The only way to restore corneal clarity and function is through corneal transplantation.6 However, this surgery has certain drawbacks, including immunological rejection, graft failure and restricted availability of high-quality donor tissue. Therefore, corneal tissue engineering and stem cell-based regenerative therapies are alternative corneal transplantation methods for restoring stromal transparency. Stem cell-based treatment using autologous cell sources has the advantage of avoiding immunological reactions.7 Human-induced pluripotent stem cells (hiPSCs) can be generated from patients, and different cell types can be obtained for autologous transplantation, decreasing the risk of rejection and increasing the supply of donor tissue.8–10 Foster et al successfully generated corneal organoids that closely resemble the native cornea, by differentiating hiPSCs through a sequential differentiation protocol.
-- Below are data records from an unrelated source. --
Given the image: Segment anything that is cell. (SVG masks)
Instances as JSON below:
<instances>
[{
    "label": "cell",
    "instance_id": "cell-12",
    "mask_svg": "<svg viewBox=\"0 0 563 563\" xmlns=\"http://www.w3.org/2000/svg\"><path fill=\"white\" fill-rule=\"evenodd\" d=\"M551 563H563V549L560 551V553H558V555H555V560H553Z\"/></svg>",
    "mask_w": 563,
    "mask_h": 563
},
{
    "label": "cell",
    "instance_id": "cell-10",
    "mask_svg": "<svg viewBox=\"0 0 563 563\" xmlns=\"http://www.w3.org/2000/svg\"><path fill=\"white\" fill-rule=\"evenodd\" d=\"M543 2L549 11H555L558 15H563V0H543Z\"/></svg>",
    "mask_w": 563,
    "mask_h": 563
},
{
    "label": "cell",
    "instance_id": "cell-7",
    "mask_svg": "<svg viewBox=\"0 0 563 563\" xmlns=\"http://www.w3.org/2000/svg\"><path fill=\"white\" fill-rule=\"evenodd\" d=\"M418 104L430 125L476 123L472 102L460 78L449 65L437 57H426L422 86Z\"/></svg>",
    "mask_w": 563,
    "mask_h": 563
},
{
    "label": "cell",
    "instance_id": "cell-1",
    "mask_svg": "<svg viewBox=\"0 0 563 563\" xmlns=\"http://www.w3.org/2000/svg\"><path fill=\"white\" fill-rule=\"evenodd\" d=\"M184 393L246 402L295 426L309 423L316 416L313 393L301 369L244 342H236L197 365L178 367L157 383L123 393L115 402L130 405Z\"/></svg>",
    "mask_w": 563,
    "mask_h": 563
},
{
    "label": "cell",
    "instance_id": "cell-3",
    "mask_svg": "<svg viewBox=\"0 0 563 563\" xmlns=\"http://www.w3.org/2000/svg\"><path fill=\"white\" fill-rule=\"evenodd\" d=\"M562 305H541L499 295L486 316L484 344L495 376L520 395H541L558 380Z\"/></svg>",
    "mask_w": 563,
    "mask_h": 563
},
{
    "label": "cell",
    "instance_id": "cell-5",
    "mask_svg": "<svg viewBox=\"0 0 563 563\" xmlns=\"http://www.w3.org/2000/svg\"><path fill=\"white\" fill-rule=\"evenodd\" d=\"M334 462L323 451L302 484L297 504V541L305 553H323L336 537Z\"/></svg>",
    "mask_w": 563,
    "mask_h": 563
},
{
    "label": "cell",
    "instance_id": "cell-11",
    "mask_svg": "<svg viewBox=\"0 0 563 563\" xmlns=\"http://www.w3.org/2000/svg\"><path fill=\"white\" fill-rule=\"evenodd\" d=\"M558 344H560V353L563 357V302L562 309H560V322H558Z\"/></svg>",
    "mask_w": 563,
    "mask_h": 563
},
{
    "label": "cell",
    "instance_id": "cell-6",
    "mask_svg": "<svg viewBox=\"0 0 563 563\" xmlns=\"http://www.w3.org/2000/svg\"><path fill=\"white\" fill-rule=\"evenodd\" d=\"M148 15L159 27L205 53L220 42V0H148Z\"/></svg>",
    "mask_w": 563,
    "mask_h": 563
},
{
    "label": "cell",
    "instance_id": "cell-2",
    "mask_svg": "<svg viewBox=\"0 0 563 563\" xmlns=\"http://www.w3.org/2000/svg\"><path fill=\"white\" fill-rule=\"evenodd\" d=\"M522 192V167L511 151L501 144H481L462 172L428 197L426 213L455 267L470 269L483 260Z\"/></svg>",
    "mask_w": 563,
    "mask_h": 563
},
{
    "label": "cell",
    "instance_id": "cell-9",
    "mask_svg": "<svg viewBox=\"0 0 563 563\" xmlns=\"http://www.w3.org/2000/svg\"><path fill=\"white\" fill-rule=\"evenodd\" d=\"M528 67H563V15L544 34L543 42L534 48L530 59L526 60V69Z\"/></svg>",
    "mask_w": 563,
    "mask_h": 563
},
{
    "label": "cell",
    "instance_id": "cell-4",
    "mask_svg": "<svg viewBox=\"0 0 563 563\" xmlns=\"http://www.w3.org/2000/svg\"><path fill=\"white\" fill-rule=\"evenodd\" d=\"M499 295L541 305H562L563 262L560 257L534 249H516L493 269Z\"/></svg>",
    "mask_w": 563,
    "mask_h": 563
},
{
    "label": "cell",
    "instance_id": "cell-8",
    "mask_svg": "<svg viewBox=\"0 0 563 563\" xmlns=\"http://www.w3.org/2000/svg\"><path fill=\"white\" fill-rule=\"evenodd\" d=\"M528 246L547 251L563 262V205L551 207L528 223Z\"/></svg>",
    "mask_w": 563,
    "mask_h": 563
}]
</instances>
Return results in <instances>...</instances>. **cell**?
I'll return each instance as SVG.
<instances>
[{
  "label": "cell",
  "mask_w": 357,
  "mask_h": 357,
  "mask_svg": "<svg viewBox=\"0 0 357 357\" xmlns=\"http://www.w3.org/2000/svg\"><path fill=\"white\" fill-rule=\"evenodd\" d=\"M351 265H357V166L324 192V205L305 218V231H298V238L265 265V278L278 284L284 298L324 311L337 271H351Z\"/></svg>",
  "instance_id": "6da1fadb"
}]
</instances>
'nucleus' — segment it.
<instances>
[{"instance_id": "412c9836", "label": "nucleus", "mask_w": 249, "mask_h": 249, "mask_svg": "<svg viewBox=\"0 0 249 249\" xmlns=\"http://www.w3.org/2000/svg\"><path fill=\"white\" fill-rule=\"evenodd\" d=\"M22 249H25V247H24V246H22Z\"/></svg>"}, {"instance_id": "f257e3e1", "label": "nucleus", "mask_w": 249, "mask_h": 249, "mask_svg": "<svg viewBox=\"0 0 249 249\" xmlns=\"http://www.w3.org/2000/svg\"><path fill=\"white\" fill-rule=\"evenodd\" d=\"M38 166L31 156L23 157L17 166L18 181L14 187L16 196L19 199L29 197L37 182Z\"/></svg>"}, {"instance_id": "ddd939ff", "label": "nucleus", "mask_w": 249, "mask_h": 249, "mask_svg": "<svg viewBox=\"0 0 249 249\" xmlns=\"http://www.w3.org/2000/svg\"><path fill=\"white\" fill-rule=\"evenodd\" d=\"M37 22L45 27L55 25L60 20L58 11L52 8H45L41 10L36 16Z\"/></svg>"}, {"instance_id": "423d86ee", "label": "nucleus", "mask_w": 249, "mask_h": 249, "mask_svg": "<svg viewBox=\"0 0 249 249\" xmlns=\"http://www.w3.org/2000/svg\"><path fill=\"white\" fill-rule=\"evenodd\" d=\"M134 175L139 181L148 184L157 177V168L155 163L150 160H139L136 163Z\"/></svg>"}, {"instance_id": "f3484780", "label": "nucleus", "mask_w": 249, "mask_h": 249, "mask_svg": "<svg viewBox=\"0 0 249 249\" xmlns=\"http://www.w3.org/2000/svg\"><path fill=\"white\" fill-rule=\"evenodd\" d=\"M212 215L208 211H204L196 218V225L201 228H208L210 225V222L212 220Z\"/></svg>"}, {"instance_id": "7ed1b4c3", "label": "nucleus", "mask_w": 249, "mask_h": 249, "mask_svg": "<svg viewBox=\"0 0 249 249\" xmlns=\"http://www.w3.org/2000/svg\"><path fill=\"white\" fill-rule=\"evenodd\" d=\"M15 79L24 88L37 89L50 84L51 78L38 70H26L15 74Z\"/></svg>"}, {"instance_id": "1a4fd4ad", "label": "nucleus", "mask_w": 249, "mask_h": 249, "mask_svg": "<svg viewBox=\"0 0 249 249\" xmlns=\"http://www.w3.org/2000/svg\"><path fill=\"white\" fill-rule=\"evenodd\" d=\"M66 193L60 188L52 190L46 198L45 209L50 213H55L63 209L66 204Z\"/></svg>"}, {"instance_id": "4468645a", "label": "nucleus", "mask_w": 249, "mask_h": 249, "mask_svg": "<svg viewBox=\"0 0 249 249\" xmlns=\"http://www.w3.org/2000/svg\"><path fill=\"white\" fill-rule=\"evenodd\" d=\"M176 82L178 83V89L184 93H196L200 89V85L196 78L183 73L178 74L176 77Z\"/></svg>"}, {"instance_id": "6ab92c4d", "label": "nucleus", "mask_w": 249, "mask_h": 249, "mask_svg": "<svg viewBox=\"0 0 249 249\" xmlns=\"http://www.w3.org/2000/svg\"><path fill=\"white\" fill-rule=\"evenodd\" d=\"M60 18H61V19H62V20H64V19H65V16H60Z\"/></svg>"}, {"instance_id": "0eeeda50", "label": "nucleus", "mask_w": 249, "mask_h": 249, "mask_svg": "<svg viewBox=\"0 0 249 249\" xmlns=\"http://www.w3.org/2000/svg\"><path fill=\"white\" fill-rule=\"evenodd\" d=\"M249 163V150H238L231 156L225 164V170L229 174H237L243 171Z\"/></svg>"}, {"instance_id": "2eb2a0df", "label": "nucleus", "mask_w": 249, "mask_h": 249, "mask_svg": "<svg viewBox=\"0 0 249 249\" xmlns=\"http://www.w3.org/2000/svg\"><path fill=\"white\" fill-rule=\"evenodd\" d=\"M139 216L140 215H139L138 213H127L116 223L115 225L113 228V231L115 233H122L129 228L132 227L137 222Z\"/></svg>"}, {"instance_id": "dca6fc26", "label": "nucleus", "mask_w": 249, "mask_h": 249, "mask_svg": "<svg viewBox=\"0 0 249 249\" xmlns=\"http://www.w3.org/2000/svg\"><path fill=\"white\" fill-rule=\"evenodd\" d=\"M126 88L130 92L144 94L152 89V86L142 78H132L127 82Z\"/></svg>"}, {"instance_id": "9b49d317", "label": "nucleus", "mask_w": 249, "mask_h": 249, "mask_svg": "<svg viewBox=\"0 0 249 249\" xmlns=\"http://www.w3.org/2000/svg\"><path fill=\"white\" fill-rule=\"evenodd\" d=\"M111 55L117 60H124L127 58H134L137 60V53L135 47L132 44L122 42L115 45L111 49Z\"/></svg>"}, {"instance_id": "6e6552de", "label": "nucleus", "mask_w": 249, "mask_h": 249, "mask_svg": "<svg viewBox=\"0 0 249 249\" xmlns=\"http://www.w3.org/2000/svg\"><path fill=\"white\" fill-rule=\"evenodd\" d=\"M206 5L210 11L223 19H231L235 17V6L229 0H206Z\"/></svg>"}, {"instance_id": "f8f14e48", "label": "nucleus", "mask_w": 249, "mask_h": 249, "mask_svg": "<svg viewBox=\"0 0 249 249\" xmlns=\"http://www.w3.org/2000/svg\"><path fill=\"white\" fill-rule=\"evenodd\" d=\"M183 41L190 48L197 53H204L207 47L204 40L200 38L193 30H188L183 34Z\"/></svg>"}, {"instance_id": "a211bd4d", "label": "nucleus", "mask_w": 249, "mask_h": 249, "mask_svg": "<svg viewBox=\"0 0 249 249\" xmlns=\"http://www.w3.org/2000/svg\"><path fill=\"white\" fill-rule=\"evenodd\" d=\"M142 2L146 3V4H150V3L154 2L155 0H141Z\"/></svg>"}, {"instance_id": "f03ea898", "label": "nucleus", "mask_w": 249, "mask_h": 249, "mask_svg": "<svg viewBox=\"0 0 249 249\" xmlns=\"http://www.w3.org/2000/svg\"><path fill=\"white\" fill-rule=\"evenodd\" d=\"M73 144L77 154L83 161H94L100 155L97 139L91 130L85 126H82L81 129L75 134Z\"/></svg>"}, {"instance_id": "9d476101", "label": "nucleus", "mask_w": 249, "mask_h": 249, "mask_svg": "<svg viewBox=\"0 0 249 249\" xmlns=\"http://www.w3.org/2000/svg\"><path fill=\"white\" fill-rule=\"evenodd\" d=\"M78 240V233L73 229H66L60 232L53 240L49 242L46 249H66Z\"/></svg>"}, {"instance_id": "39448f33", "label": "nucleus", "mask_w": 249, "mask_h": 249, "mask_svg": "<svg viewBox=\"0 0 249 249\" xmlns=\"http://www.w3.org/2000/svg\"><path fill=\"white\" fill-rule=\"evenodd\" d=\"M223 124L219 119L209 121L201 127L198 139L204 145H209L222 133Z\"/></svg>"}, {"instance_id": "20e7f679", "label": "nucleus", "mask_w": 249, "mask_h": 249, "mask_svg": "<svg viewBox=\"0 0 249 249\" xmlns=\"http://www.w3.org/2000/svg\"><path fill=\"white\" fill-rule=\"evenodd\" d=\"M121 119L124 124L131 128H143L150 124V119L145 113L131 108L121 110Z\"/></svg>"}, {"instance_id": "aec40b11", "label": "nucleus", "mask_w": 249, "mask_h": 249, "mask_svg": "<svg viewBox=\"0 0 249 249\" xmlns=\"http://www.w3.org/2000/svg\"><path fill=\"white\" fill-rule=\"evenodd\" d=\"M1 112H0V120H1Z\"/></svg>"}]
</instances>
These organoids developed key features of the corneal epithelium, stroma and endothelium, offering a new model to explore development, disease mechanisms and potential therapeutic strategies for conditions like corneal dystrophies or injuries.11 Another study applied single-cell transcriptomics to reveal the cellular heterogeneity in the human cornea, with a focus on identifying novel markers for specific regions, including the stroma, which is important in understanding corneal diseases and repair mechanisms.12 Specially, three-dimensional (3D) aggregates generated in suspension from induced pluripotent stem cells (iPSCs) are called embryoid bodies (EBs), and EB differentiation is a typical method for producing particular cell lineages.13 To regulate the fate of stem cells, EBs are thought to be a possible biomimetic body since they resemble the early phases of embryogenesis.14
Differentiation protocols have been introduced to obtain corneal stromal cells from hiPSCs; however, these protocols have several problems, such as low differentiation efficiency, long differentiation time and medium quality with an unknown chemical composition. In this study, we provide an effective method to differentiate hiPSCs into CSKs with chemically defined media. We first generated EBs from hiPSCs and subsequently induced them to differentiate into CSKs in keratocyte-differentiated medium (KDM). These cells expressed specific keratocyte markers, including aldehyde dehydrogenase 1 family member A1 (ALDH1A1), lumican and keratocan. Our research offers a novel method for producing CSKs, which might aid in cell-based treatments for corneal disorders.